Es war hauchdünn. Schließlich entschieden gerade mal 3.696 Stimmen über Sieg oder Niederlage. Um kurz vor halb fünf Uhr stand das Resultat fest: Die Schweiz kriegt ein neues Radio- und TV-Gesetz (RTVG). Damit werden die Rundfunkgebühren geändert: Statt heute 451 Franken werden alle Haushalte in Zukunft noch rund 400 Franken fürs Radiohören und Fernsehen bezahlen. Dafür gibt es für Nichthörer und -gucker keine Ausnahmen mehr. Alle blechen. Auch die 62 Prozent der Firmen, die heute kneifen. So war es kein Wunder, dass der Direktor des Gewerbeverbands die Nein-Kampagne angeführt hatte.

Die Gebühren sind sehr unbeliebt in der Schweiz. Kaum eine andere Firma hat einen schlechteren Ruf als die Gebühreneintreiberin Billag und ihre Schwarzseher-Schnüffler. Dennoch ging es im Wahlkampf nicht um Inkassofragen. Vielmehr ging es ums große Ganze: den öffentlich-rechtlichen Rundfunk, was er soll und was er darf. Ja, die Gegner des Rundfunk-Gesetzes nutzten das Plebiszit zu einer Kampagne gegen die Schweizerische Radio- und Fernsehgesellschaft (SRG).

Die SRG ist auch ein dankbares Opfer. Es ist wie mit der Schule: Alle können mitreden, alle haben eine Meinung. Und alle haben sich schon mal über einen doofen Radiomoderatorenwitz, über eine seichte Unterhaltungskiste oder einen gähnend langweiligen Polit-Talk geärgert. Und die SRG selbst hat sich im letzten Jahrzehnt immer stärker aufgebläht: Mehr TV-Sender, mehr Radiostationen, und vor allem lancierte sie eine Großoffensive im Internet, zum (berechtigten) Ärger der privaten Medienhäuser.

Den schärfsten Gegnern der Vorlage, die meisten stammen aus der rechtsbürgerlichen Ecke, ging es aber um mehr. Sie wollten – wieder einmal – eine Schweizer Institution beschädigen. Oder martialischer formuliert: sturmreif schießen.

Weniger Staat, mehr Fernsehen nennt sich eine Kampfschrift, die pünktlich zur RTVG-Abstimmung erschien. Den Autoren ist die Deutungshoheit der Öffentlich-Rechtlichen ein Dorn im Auge. Sie sehen Radio und TV als Machtmittel – und wollen selbst Regie führen. Entsprechend erzielte die Vorlage die höchsten Nein-Stimmenanteile in den Hochburgen der rechtspopulistischen Schweizerischen Volkspartei (SVP).

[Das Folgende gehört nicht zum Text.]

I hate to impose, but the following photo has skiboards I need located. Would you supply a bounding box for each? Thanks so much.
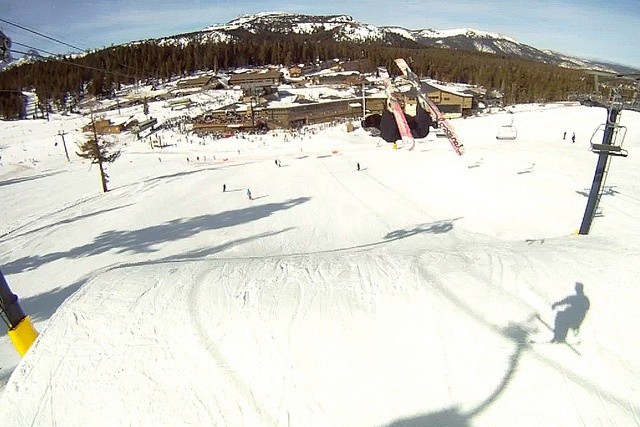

Völlig überdrehter Abstimmungskampf

Die SRG-Gegner wollten das neue Gesetz verhindern und scheiterten nun damit, allerdings extrem knapp. Dennoch können sie sich als Sieger fühlen: Die SRG ist angezählt nach dem völlig überdrehten Abstimmungskampf. An ihrem Generaldirektor Roger de Weck, dem ehemaligen ZEIT-Chefredakteur, ist es nun, die Lehren aus dieser Beinahe-Niederlage zu ziehen. Und ihre Expansionslust zu zügeln: Muss sie zum Beispiel eine App für die eidgenössische Wahl im Herbst lancieren? Braucht es die unsägliche Volkserziehungskampagne "SRF bewegt", die zurzeit über alle Kanäle ins Land dringt und die Schweizerinnen und Schweizer zu mehr Sport antreiben will? Also: Was kann der öffentlich-rechtliche Sender tatsächlich besser als die privaten? Und wann soll er diesen den Vortritt lassen?

Die SRG muss sich ihre Daseinsberechtigung wieder erkämpfen! Mit Taten, nicht mit salbungsvollen Generaldirektoren-Reden. Denn Ende 2017 läuft ihre Konzession aus. Die Diskussion über den öffentlich-rechtlichen Rundfunk ist noch lange nicht ausgestanden.

Übrigens: Nichts wissen wollten die Schweizer von einer nationalen Erbschaftssteuer. Sie versenkten eine entsprechende Volksinitiative der Linken und zwar im Verhältnis 70 zu 30. Auch das sagt einiges über die Schweiz aus. Ein Land, in dem jährlich 76 Milliarden Franken vererbt werden.